Tyler you are one lucky man. Come on Gigli we all want to see what you look like. Wait a minute she just PM'd me a picture of her self. Check out my photo album; its the first picture in my album. :lol: :lol: :lol:


----------



## bubolc (Aug 11, 2003)

Come on Tyler, you might end up being one of the luckiest guys on this site! It's like this girl actually thinks like you  , which is a little bit scary. You could cover twice as much ground scouting, cut holes in you blinds to hold hands, share sandwiches...the possiblities are endless! HAAAA


----------



## GooseBuster3 (Mar 1, 2002)

I knew it was one you bastards from GF. Nice one PJ. :lol: :lol:


----------



## fishhook (Aug 29, 2002)

Maybe she works at hooters?


----------



## bigblackfoot (Mar 12, 2003)

bubolc said:


> Come on Tyler, you might end up being one of the luckiest guys on this site! It's like this girl actually thinks like you  , which is a little bit scary. You could cover twice as much ground scouting, cut holes in you blinds to hold hands, share sandwiches...the possiblities are endless! HAAAA


That is classic. I love it.

Oh and by the way Tyler, it wasnt PJ i was just playin around man. I think we have a fatal attraction on our hands.


----------



## GooseBuster3 (Mar 1, 2002)

I just wanna who has the master mind behind this, if it really isnt a girl.


----------



## Blake Hermel (Sep 10, 2002)

I know it for a fact it wasnt any of the Forks guys. Dude, this might be for real... :lol:


----------



## njsimonson (Sep 24, 2002)

I got this email from her marked "my picture" after I PMed her, GB3.

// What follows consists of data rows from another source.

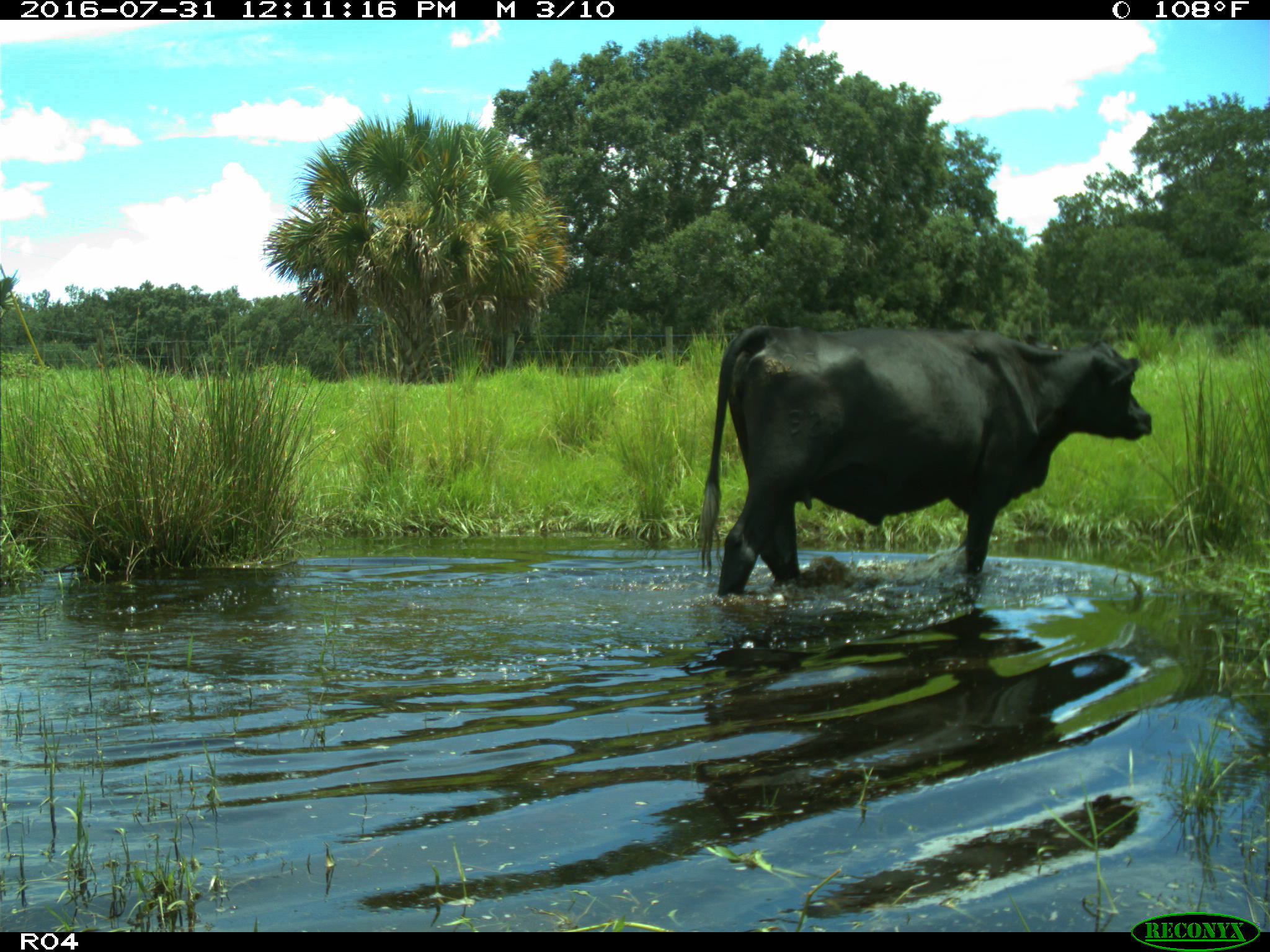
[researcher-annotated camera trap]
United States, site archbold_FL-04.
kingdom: Animalia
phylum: Chordata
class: Mammalia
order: Artiodactyla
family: Bovidae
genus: Bos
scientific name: Bos taurus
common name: domestic cow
Bos taurus (domestic cow).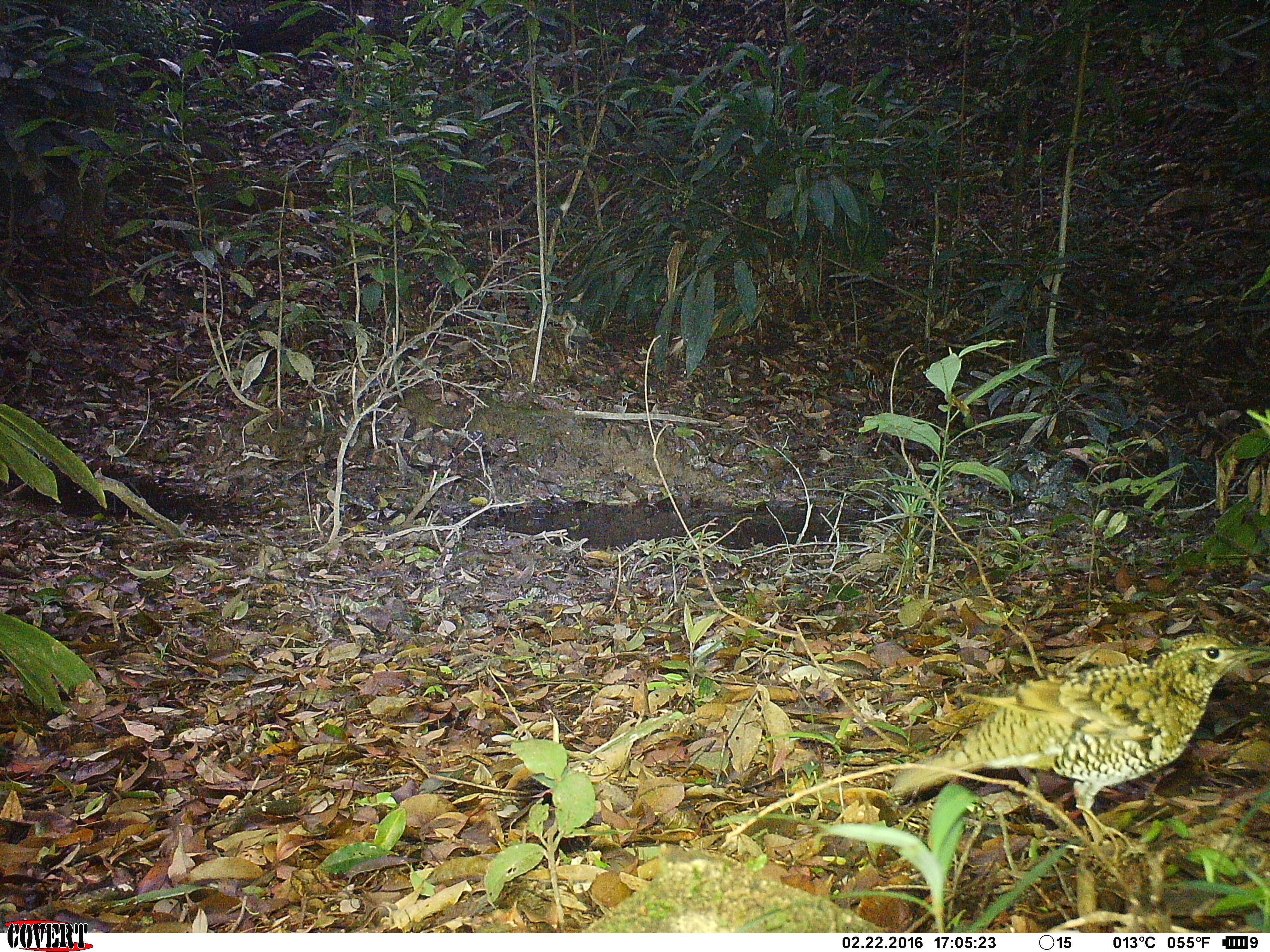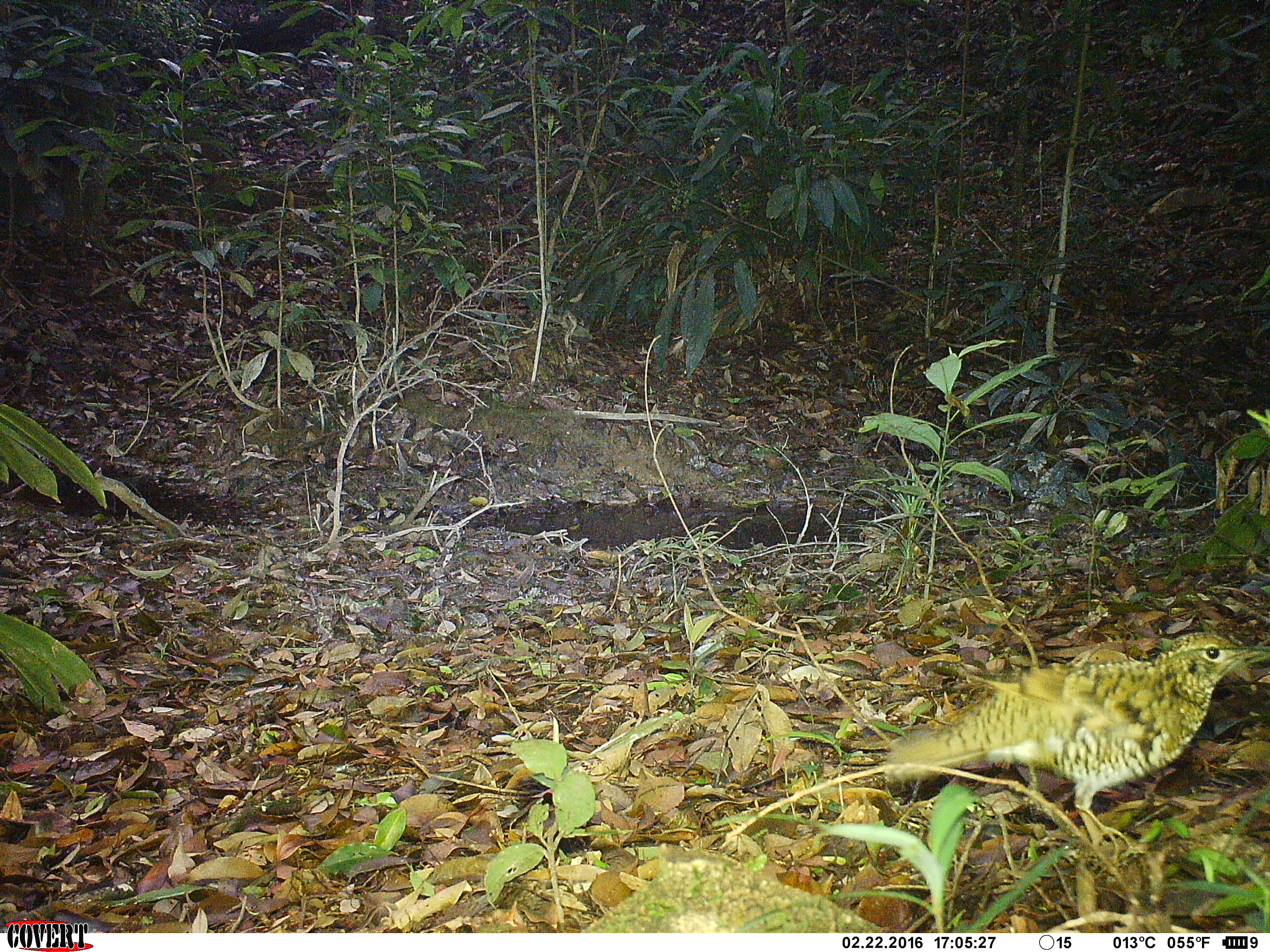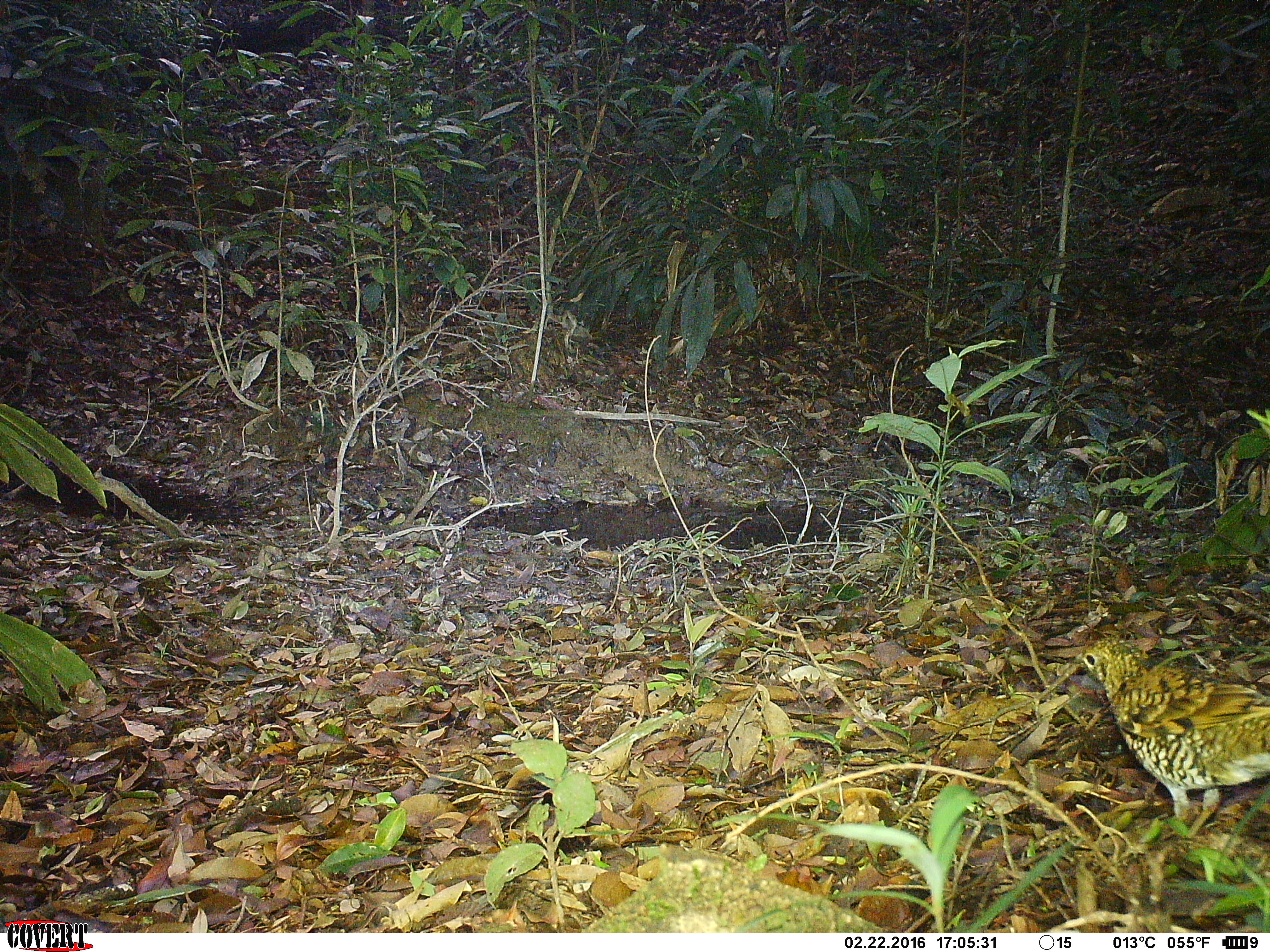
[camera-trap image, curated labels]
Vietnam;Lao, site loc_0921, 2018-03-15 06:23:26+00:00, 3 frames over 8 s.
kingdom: Animalia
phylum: Chordata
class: Aves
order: Passeriformes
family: Turdidae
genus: Zoothera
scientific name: Zoothera dauma dauma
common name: scaly thrush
Scaly thrush (Zoothera dauma dauma). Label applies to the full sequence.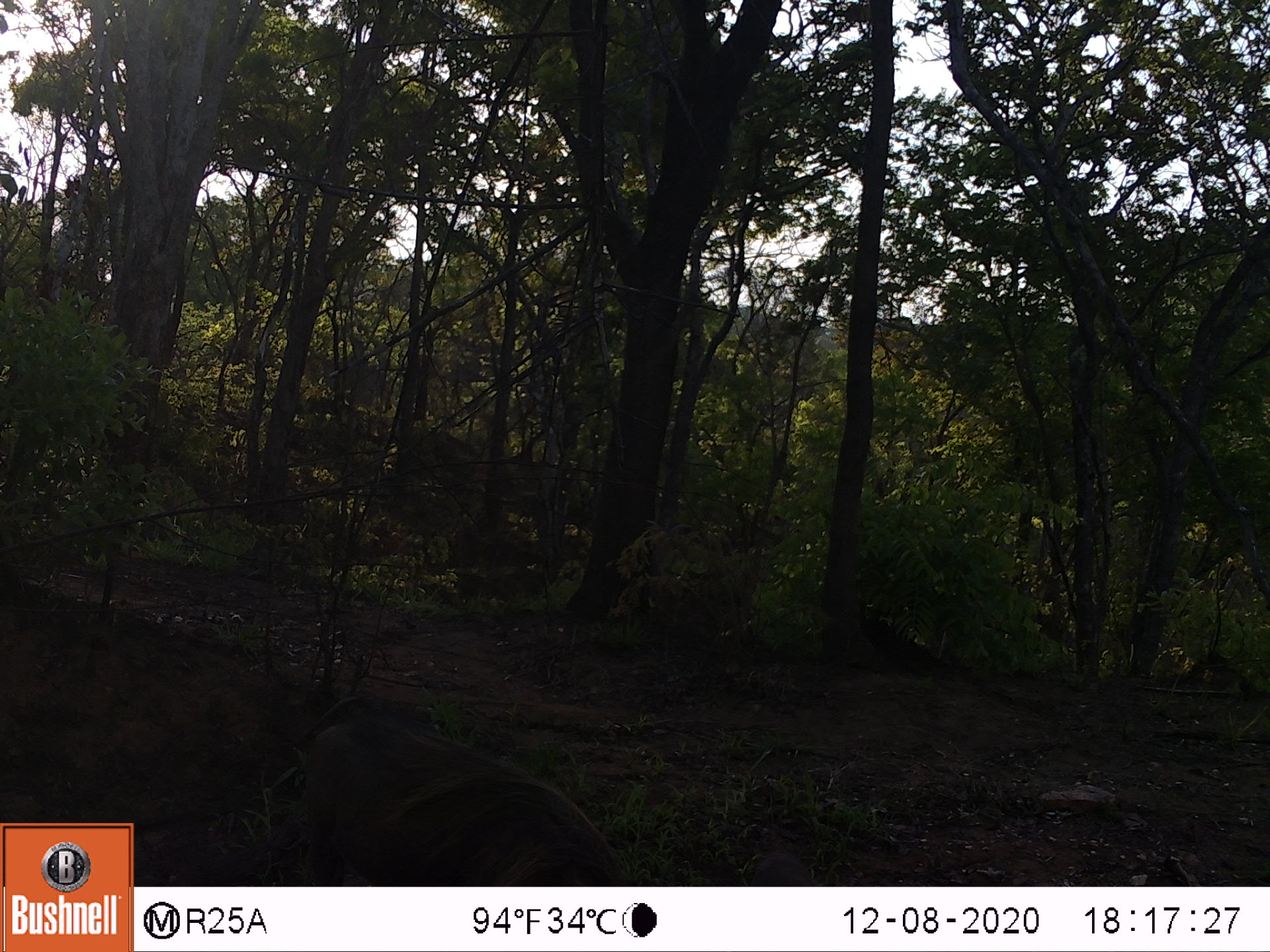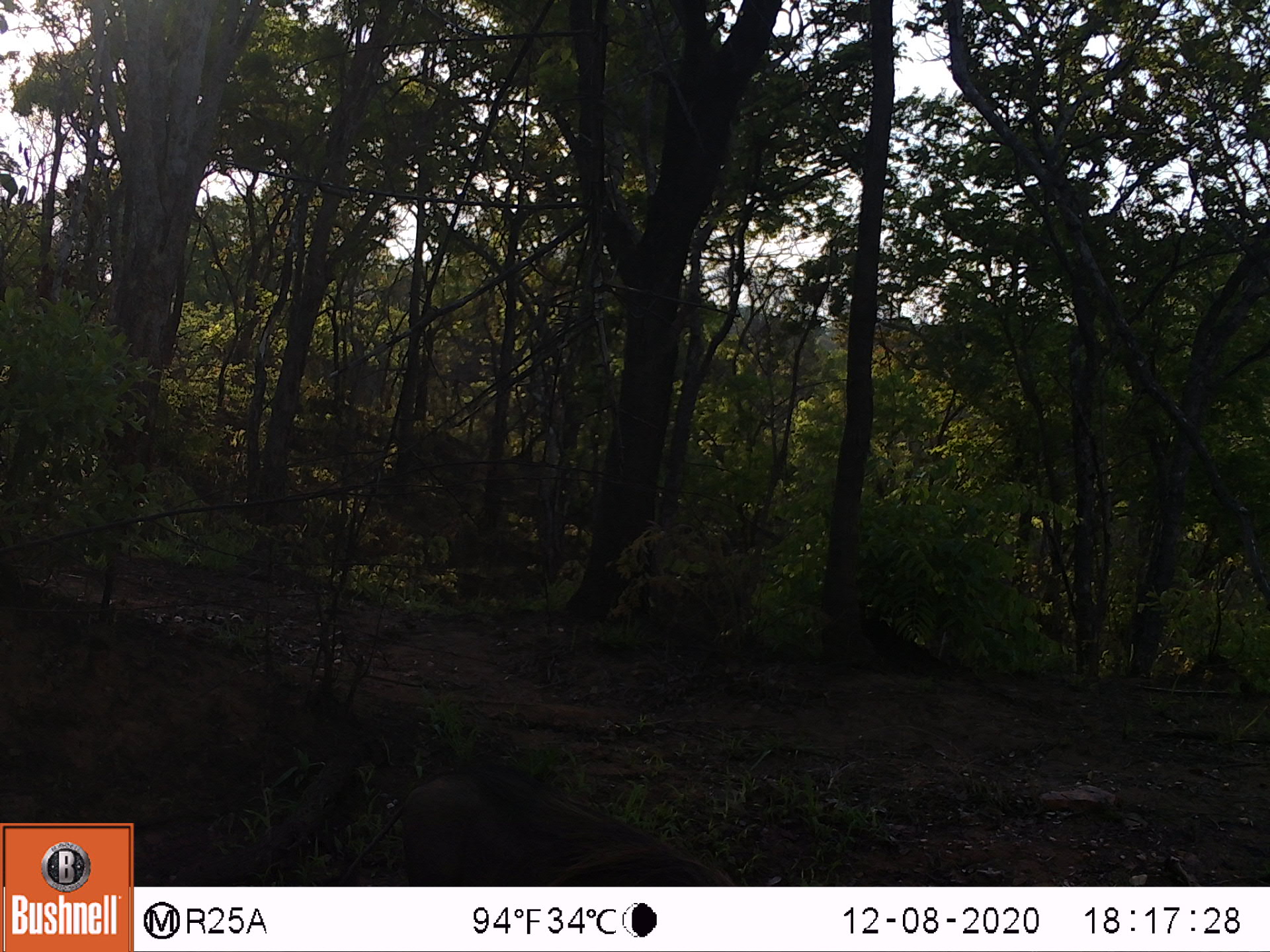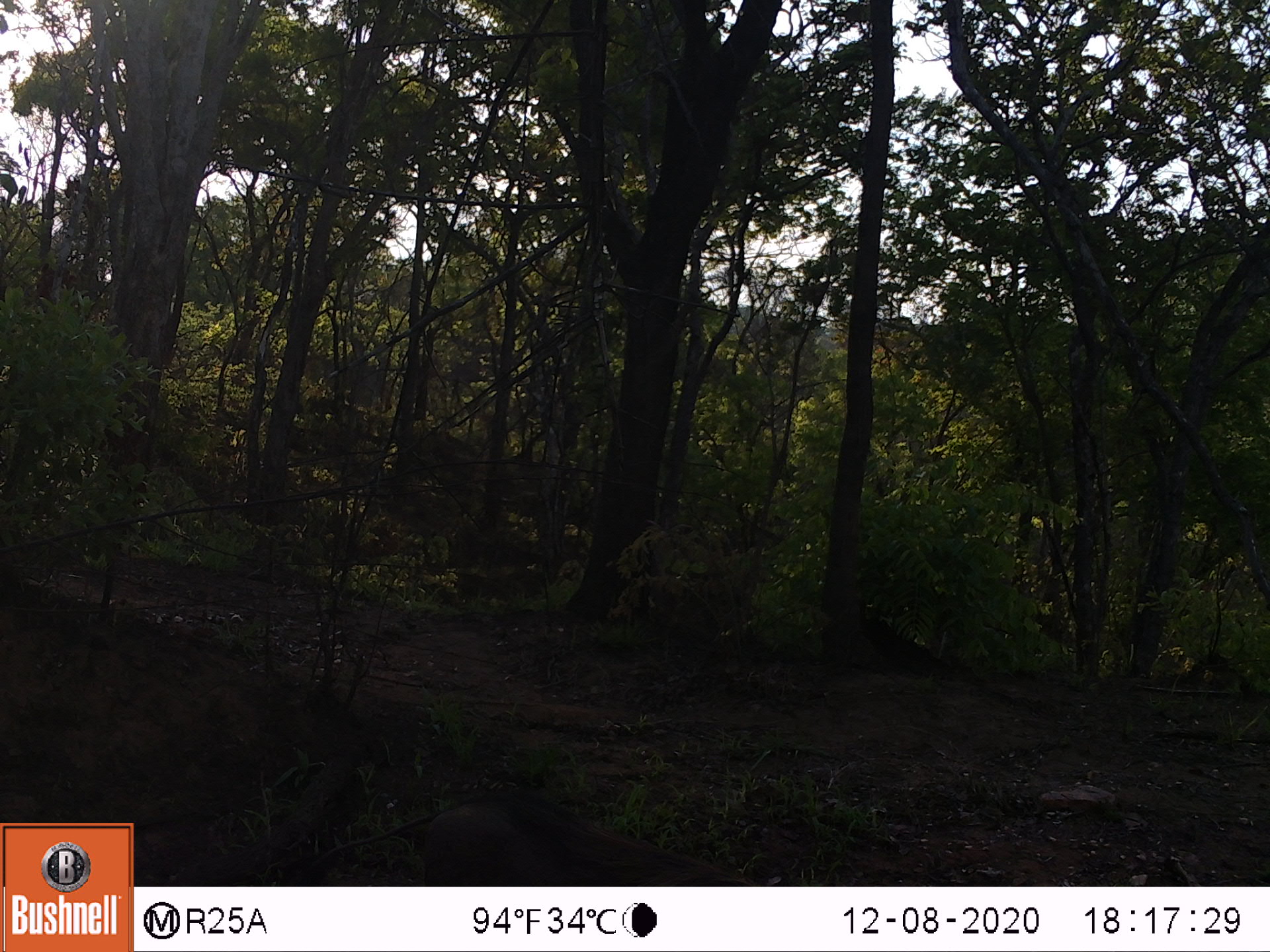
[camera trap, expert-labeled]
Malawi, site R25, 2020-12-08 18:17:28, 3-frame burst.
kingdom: Animalia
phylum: Chordata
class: Mammalia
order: Artiodactyla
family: Suidae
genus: Phacochoerus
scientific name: Phacochoerus africanus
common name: common warthog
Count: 1.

Man, you aren't gonna want to pass this one up...










Damn she's fine!


----------



## GooseBuster3 (Mar 1, 2002)

:lol: :lol: :lol: :lol: .......Come on Gigli where's your picture at? We are ALL waiting.


----------



## Goose Girl Gigli (Aug 31, 2004)

Are you sure you want me to post my picture on the forum Tyler? The one my roommate took was meant to be just for you.


----------



## fishunt (Jan 24, 2004)

come on Gigli,

here One dollar $$ and now u can u show us yr pictures? pretty please hehehe :lol: oke: dd:


----------



## deacon (Sep 12, 2003)

Goosebuster, wake up and don't pressure gigli. She wants you all you have to do is ask? Don't be stubborn.


----------



## turkishgold11 (Oct 25, 2004)

This is pretty damn funny, post up the picture.

!! Cupped Wings and Blue Skies !! :thumb:


----------